Os testes de avaliação não avaliam algumas aprendizagens. No entanto, são a principal fonte de preocupação da maioria dos alunos porque, normalmente, são os instrumentos de avaliação que têm maior peso. É frequente os alunos questionarem “ó professor, sai no teste?”. Se sai no teste, estão atentos; se não sai, desligam. Os testes levam a que os alunos tenham um estudo intermitente, provocando o esquecimento mais ou menos rápido dos conteúdos, como mostram os resultados dos testes-diagnóstico realizados no início de cada ano letivo.
A escola tem de mudar. Tem de valorizar menos os testes escritos, porque não desenvolvem o pensamento crítico e criativo dos alunos e não fomentam a sua participação ativa na vida pública (científica, política, económica, social e cultural). A abordagem aos conteúdos programáticos tem de motivar os alunos e aproximar a ciência da comunidade, mobilizando competências que permitam a tomada de decisões conscientes e a intervenção proativa num mundo em rápida transformação. A criação de clubes de ciências pode contribuir para a mudança.

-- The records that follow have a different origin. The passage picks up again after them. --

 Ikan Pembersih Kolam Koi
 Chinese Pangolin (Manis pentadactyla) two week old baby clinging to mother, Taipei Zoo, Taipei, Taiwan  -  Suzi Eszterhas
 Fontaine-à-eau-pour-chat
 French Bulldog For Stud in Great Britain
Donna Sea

Os clubes de ciências permitem aos alunos desenvolver projetos, aprofundar conhecimentos experimentais com aplicação na resolução de problemas da comunidade e promovem a criatividade, o espírito crítico e o empreendedorismo dos alunos. Um clube que promove projetos ligados à comunidade é o “Clube do Ensino Experimental das Ciências”, destinado a alunos do ensino secundário do Agrupamento de Escolas Dr. Júlio Martins, em Chaves. Neste clube foram desenvolvidos vários projetos com impacto na comunidade e custos muito reduzidos como, por exemplo, “Evitar os Incêndios em Portugal: uma contribuição pedagógica”, “Regar com a Humidade do Ar”, “Física e Química Experimental para os mais Pequenos” e “Ensinar e Aprender Física com Instrumentos Antigos”. O interesse dos alunos pelos projetos e pela aprendizagem ativa da ciência leva-os à escola, voluntariamente, às sextas-feiras à tarde e nas férias. As comunidades escolar e local e os media acolhem com agrado e admiração o trabalho realizado.

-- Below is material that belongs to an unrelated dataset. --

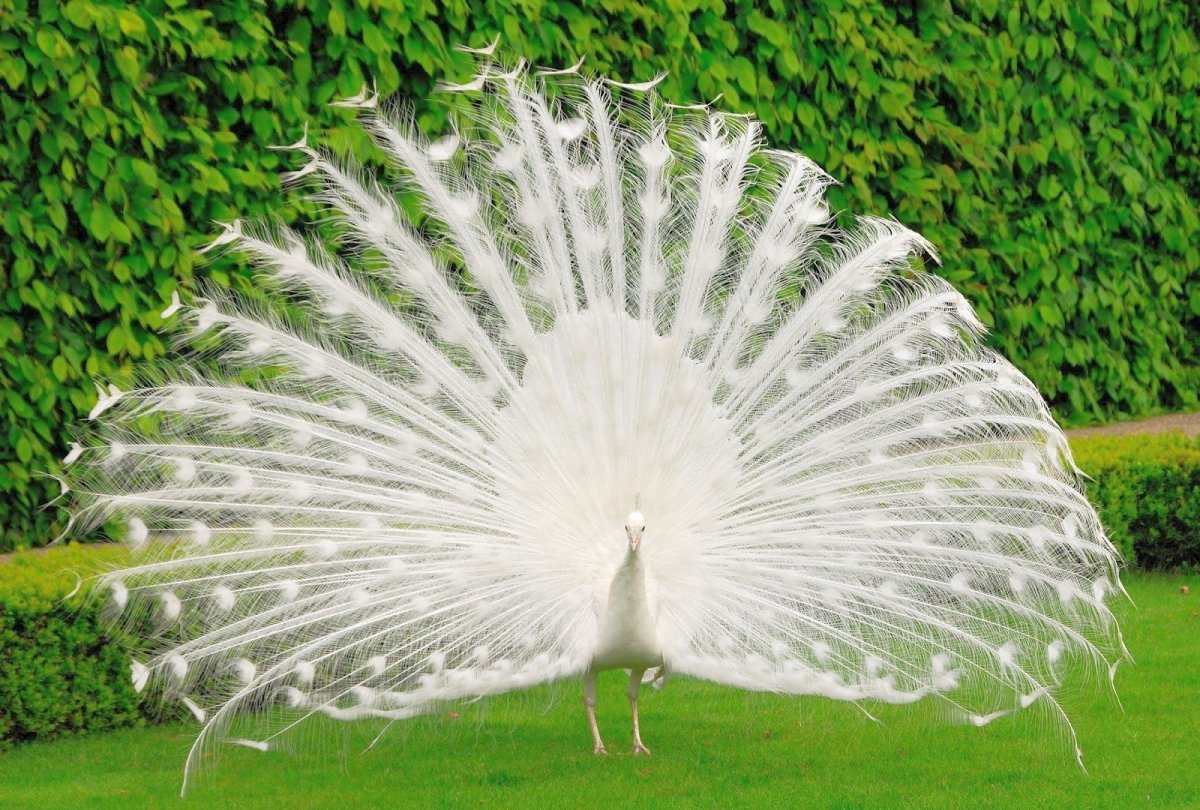 White Peacock HD Wallpaper Wallpaper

Alguns projetos foram desenvolvidos em articulação com a educação pré-escolar e o 1.º ciclo do ensino básico envolvendo, aproximadamente, 400 alunos por ano letivo. As atividades desenvolvidas permitiram obter vários prémios, melhorar significativamente as notas dos alunos nos exames nacionais e inspirar muitos alunos a seguirem carreiras científicas, estando alguns a trabalhar em empresas de topo mundial. Os alunos que não seguiram carreiras ligadas à área das ciências recordam, essencialmente, os conteúdos que abordaram nos projetos e nas atividades desenvolvidas no clube, bem como as competências transversais adquiridas e que utilizaram posteriormente. É com enorme satisfação que, após mais de uma década, encontro antigos alunos que se lembram pormenorizadamente dos projetos que desenvolveram.
Apesar dos benefícios dos clubes para o ensino das ciências, estes têm a limitação de não chegarem à totalidade dos alunos, pois são facultativos. Assim, na minha opinião, o grande desafio para a ciência na escola é mobilizar as boas práticas dos clubes para dentro da sala-de-aula, onde todos os alunos participem.
Se a ciência ultrapassar as barreiras da sala-de-aula, se não dermos tanta importância aos testes de avaliação, se os conteúdos forem abordados de forma a irem ao encontro dos interesses dos alunos e se a ciência na escola interagir com a comunidade, de certeza que teremos melhores resultados, aprendizagens mais duradouras e uma escola mais humanizada.
Jorge Teixeira
Vencedor do Global Teacher Prize Portugal 2018. Professor e coordenador do projeto “Clube do Ensino Experimental das Ciências” no Agrupamento de Escolas Dr. Júlio Martins.